■ **DOCUMENT EXTRACT**:
------------------------
1) Quit going to places and setting yourself up. Of course once you do and she figures that out, she will manipulate and try to force you into arenas or her arena where you are vulnerable. If you let her carry on and don't cave in to having a fit (like a woman) calm and reasonable responce will make her look like the bitch she's acting. When you let her win and walked off, the kids saw mom being mean to dad, knew they weren't allowed to say anything or mom would lay more mental emotional punishment on them so they clammed up and stared at you - what you need slapped for is not smiling at them with the love of your heart and saying something that reassured and let them knopw she wasn't driving you off and you weren't gonna ditch them. They know what a fucked up screwball she is believe me, but they will still love her.
2) What is this confusing psychotic crap about playing family? That is totally for her as she tries to force you to be hers and under her control. You are NOT a family. When ytou try to play family by her directions and rules - doesn't it seem rather faked up and pathetic? Can't you take your kids with you? You both really have no business crossing their wires all the time when you've already made it clear you aren't together and they will and need to adjust to the new arrangement wherein they get to keep you both but separately now. Again, you have let the one unfit for maturity and compassion guide and control the scene and it came out wrong because CLEARLY she cares more about controlling you than her children. She just proved that. People know too. they aren't stupid and they can see she how she's acting and where her real priorities are. Let it be so and you do your best to respond calmly and reasonably and try to make sure your kids understand the simple thing and you will totally beat her out - she is trying to alienate them from you by saying and telling them how they feel. You aren't expected to screw up their heads and make them miserable, you're the dad. You are the solid strength and love that doesn't require all the phony emotional bullshit and childishness she does to "maintain and control" her human relationships.
------------------------
■ **SOURCE INFORMATION**:
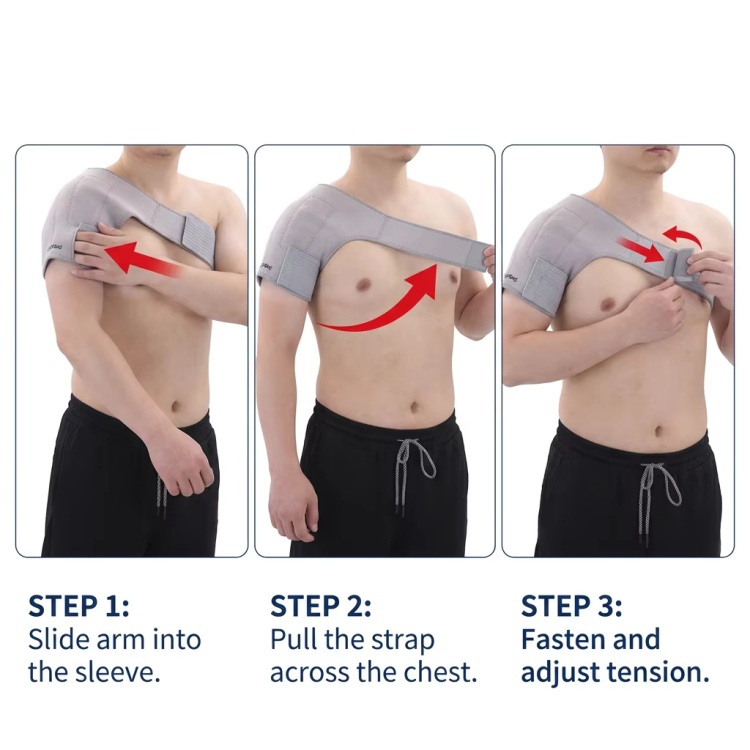 STEP 1:
Slide arm into the sleeve.

STEP 2:
Pull the strap across the chest.

STEP 3:
Fasten and adjust tension.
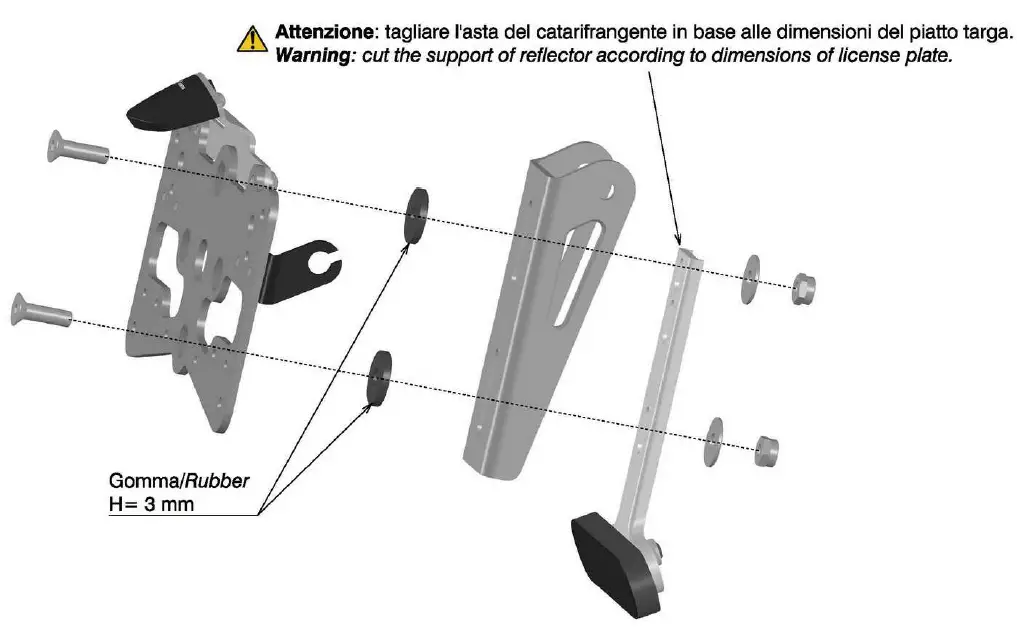 Attenzione: tagliare l'asta del catarifrangente in base alle dimensioni del piatto targa.
Warning: cut the support of reflector according to dimensions of license plate.

Gomma/Rubber
H= 3 mm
------------------------
■ **ACTIVITY**: Transcribe word for word the passage of the co-parenting advice above that begins with the words "1) Quit going" and ends with "still love her.".

■ **SOLUTION TO THIS TASK**:
1) Quit going to places and setting yourself up. Of course once you do and she figures that out, she will manipulate and try to force you into arenas or her arena where you are vulnerable. If you let her carry on and don't cave in to having a fit (like a woman) calm and reasonable responce will make her look like the bitch she's acting. When you let her win and walked off, the kids saw mom being mean to dad, knew they weren't allowed to say anything or mom would lay more mental emotional punishment on them so they clammed up and stared at you - what you need slapped for is not smiling at them with the love of your heart and saying something that reassured and let them knopw she wasn't driving you off and you weren't gonna ditch them. They know what a fucked up screwball she is believe me, but they will still love her.